Fired official sues Vatican
The Catholic Church’s former chief auditor says he was removed for trying to expose institutional corruption
Libero Milone, the former chief auditor of the Vatican, has sued the Church’s Secretariat of State and current auditor general, claiming the Church has reopened a baseless criminal investigation against him in order to silence him after ignoring his reports of official malfeasance.
Milone and fellow auditor Ferruccio Panicco claim the Vatican unjustly ended their contracts, ruined their professional reputations, and rendered them persona non grata in Italy. They are demanding €9 million ($9.2 million) in damages.
The ex-auditor told the New York Times he was pressured into resigning in 2017 after he was accused of abusing Church resources to spy on top cardinals and threatened with jail.
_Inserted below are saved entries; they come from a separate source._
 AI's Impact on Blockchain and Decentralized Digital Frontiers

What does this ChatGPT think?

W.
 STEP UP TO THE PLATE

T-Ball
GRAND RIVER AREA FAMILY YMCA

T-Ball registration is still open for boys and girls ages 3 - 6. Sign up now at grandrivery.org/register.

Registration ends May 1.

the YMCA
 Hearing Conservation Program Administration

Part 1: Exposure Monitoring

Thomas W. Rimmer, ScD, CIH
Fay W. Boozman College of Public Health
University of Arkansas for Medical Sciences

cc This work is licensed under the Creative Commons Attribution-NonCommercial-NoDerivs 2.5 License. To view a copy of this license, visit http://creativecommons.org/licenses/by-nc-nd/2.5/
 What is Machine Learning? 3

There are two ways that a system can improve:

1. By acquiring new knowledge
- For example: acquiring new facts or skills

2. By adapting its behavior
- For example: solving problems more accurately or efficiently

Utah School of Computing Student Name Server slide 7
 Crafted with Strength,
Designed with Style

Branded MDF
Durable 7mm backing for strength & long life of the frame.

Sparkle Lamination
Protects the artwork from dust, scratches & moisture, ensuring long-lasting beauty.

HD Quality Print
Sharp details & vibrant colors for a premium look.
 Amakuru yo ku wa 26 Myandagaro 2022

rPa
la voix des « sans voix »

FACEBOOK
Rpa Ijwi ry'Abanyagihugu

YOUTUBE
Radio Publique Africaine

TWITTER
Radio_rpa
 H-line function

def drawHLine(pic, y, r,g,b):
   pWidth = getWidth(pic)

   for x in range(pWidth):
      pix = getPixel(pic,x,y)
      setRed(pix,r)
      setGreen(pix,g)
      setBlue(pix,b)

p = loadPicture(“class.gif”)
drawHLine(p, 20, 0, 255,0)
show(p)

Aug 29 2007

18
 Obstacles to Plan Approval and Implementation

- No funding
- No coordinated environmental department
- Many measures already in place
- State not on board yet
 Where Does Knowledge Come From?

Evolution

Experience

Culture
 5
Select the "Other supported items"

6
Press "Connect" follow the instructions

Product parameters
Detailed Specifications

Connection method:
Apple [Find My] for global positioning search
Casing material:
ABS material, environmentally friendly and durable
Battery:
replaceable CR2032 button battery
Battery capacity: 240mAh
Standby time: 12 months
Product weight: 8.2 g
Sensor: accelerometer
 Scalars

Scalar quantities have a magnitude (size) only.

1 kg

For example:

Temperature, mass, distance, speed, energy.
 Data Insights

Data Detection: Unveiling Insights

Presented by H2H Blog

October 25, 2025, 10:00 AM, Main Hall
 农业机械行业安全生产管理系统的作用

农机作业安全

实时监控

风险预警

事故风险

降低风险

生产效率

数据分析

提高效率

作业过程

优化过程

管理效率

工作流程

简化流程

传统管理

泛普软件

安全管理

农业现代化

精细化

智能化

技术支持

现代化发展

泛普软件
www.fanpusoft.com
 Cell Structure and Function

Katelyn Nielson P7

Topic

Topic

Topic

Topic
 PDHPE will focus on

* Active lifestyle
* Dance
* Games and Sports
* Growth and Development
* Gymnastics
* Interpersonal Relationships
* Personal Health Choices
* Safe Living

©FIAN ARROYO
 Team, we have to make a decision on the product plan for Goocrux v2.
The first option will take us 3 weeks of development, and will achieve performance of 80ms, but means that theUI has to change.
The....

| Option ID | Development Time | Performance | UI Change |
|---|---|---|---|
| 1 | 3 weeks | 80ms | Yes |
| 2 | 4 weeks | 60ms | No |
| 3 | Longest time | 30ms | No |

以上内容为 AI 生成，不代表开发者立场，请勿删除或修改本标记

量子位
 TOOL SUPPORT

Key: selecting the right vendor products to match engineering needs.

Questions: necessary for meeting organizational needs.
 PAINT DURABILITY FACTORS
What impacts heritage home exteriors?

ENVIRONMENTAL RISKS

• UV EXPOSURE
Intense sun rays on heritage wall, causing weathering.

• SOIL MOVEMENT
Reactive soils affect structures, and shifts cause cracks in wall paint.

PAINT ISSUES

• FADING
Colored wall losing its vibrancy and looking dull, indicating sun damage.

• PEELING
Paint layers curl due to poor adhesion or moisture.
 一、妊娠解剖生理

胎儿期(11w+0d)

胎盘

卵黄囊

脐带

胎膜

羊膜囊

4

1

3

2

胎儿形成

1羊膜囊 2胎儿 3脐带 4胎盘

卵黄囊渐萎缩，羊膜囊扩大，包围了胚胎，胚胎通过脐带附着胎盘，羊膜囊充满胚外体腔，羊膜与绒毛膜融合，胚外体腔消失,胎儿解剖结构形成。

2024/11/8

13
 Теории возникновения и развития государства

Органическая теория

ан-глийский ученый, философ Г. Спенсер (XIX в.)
While he said he filed numerous reports of financial impropriety among cardinals and other Vatican officials, prosecutors “never, ever acted.” Pope Francis allegedly went from asking for personal presentations of the damning findings to shutting Milone out, even attacking him publicly.
“I was discovering things that somebody wanted to keep undercover,” Milone told reporters last week after filing his lawsuit, explaining that while he had not sought to “find cardinals putting money in their pockets,” he had found exactly that, all in the course of his official duties.
While Milone declined to name names outside of court, he described the upper echelons of the Church as a “viper’s nest,” with cardinals pocketing hundreds of thousands of dollars in Church finances, “accidentally” depositing massive sums into personal rather than Church accounts, and keeping shopping bags full of cash in their offices.
One official he did name, Cardinal Giovanni Angelo Becciu, is currently on trial for embezzlement, abuse of office, and defrauding the Church. Milone told the Times he believes Becciu was behind his firing, accusing the official of planting evidence that was later used against him.
In 2018, the Vatican formally declared there was no criminal investigation or judgment pending against Milone, though he claimed he was told in 2019 that Pope Francis had sealed his case. When he officially requested to see the evidence from the probe, he was reportedly told he had no right to it. Earlier this year, the seal was finally lifted and the Vatican reopened the probe. A spokesman confirmed to the New York Times on Thursday that there was an open file on Milone for embezzlement, unsealed since the spring.
Milone has insisted he is innocent of all charges, claiming “we never spied, we have been honest, we did what we had to do, but unfortunately what we had to do was very embarrassing.”